Amid a chaotic atmosphere - with the military struggling to stem violence and an ultimatum from the opposition to the president - misinformation has flourished.
Sawadogo's radio presence is a leading voice to fight it.
She hears from listeners who say the pandemic was created to mislead Black people and that vaccines will sterilize them.
Burkina Faso was hard hit when the pandemic struck last March, recording some of Africa's highest infection numbers and death rates.
Officials implemented curfews, sealed the landlocked country's borders, and closed mosques, churches, schools and markets.
Residents protested; after a few weeks, most restrictions were lifted.
Even in the capital Ouagadougou, some 60 miles (85 kilometers) from Kaya, messaging has not been widespread, with COVID-19 billboards and signs scarce.
There, Zenabou Coulibaly Zongo spends her own money making soap and buying hand sanitizer for mosques, markets and health centers.
At the start of the pandemic, Zongo, now 63, needed hospital treatment for bronchial pneumonia.

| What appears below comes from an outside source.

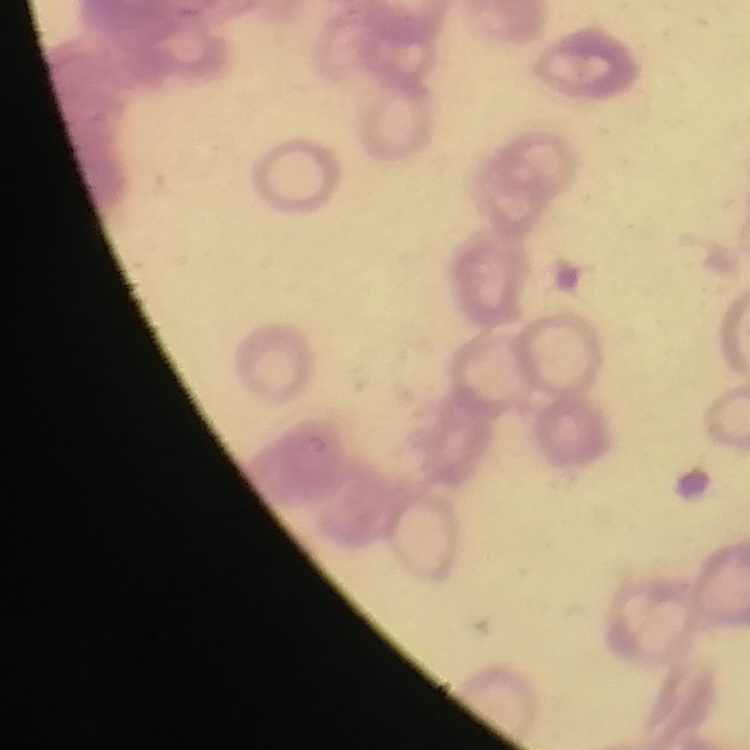
The erythrocytes show rouleaux formation. Thin peripheral smear. Stained with either Field's or Giemsa. Square crop of a larger photomicrograph.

She paid for oxygen treatments at a private clinic, watching others die.
Now, she delivers her soaps and informs people about COVID-19.
Many inside and outside Burkina Faso do not trust virus data provided by the government, which has reported 15,514 cases and 265 deaths in total, noting a lack of testing and a health system the UN has called among the world's weakest.
Burkina Faso has also struggled to rollout COVID-19 vaccines.
Despite being part of COVAX, the UN-backed program to provide shots to developing nations, the country was one of the world's last to receive the jabs.
Vaccine hesitancy runs so deep that even radio host Sawadogo has yet to receive a jab.
She worries about links between the vaccines and rare blood clots in women, widely publicized during a fumbled rollout of the AstraZeneca vaccine in Europe.
Zongo is also not vaccinated, insisting she first wants to finish medication for a recent accident.
Both women are part of a gender gap that experts fear means African women are the world's least vaccinated population.
But Zongo and Sawadogo say they will eventually be vaccinated and continue spreading messages about COVID-19 and advocate for women.
"It is true that we have many problems, we are victims of many actions, but women need to know that they are like a phoenix," Zongo said. "Whatever difficulties we may have, whatever the cost, they (women) must know in their hearts that they have the ability, to rise from the ashes."